Year After Year, IBM and CEO Rometty Disappoint
Quarter after quarter, year after year, the International Business Machines Corp. (NYSE: IBM) turnaround is promoted by the company and CEO Virginia Marie “Ginni” Rometty. Occasionally, revenue and income show the most modest of progress, and then IBM takes a step back again. This is the story of the company’s first quarter.
IBM’s numbers helped squander a strong stock market performance in 2019. It was the second-best performing Dow Jones industrial average stock until yesterday, up 27.7% to $145.14. The Dow was up 13.4% over the same period to 26,452.66. Tech superstar Apple was up 26.3% to $199.21. It would have been hard to find anyone last year who would have forecast this kind of surge in IBM.
IBM’s improved stock price was based on the belief that its cloud computing and artificial intelligence businesses would offset and then run ahead of the lackluster performance of its legacy hardware, software and consulting businesses. IBM has proposed time after time that it could compete with market leaders Amazon and Microsoft. Rometty pressed the case at conferences, in media interviews and via a drumbeat of press releases about how well the company has done in these sectors.
Rometty has had plenty of time. She has been chief executive since January 2012. Much of her support has come from the board of directors, many of whom joined before she was elevated. Those board members have stuck with her far too long, in the minds of many investors who have grasped for financial improvement.
Rometty’s comments are nearly the same every quarter when IBM releases its earnings:
In the first quarter, our cloud revenue growth accelerated, and we again grew in key, high-value areas in Cloud and Cognitive Software and in consulting. IBM’s investments in innovative technologies coupled with our industry expertise and our commitment to trust and security position us well to help clients move to chapter two of their digital reinvention.
This statement could not mask the drop in revenue that has become an IBM hallmark. The revenue declined from $19.1 billion in the first quarter of last year to $18.2 billion.
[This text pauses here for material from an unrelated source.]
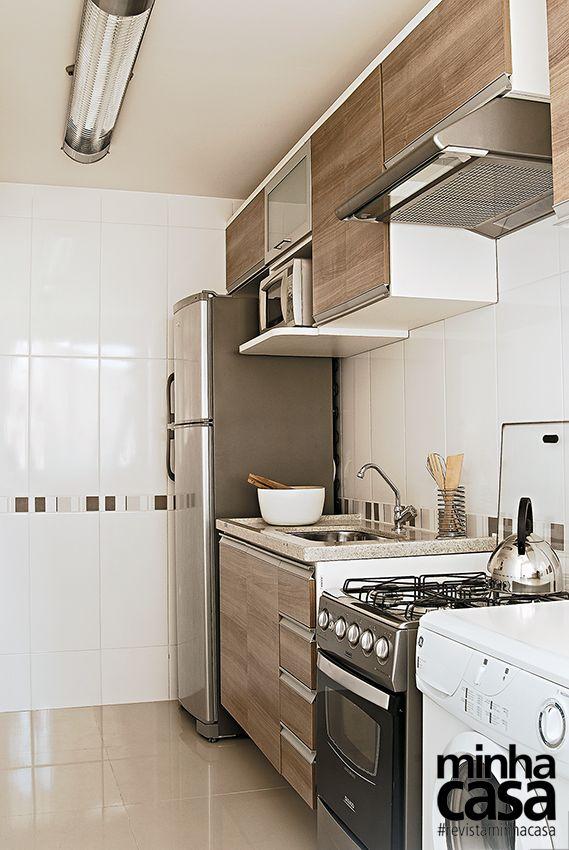 Cozinha pequena com 5 módulos superiores.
Earnings fell from $1.82 per share to $1.79.
Most notably, the division of the company that management said would thrive did not. Cloud & Cognitive Software revenue was $5 billion, down 2%. This includes the businesses critical to IBM’s turnaround: cloud and data platforms, cognitive applications and transaction processing platforms. Many investors expected IBM to lift its earnings forecast for the year. It did not.
IBM’s earnings results show that it has returned to its pre-turnaround days. Investors have waited for years, but it appears that wait could be years longer.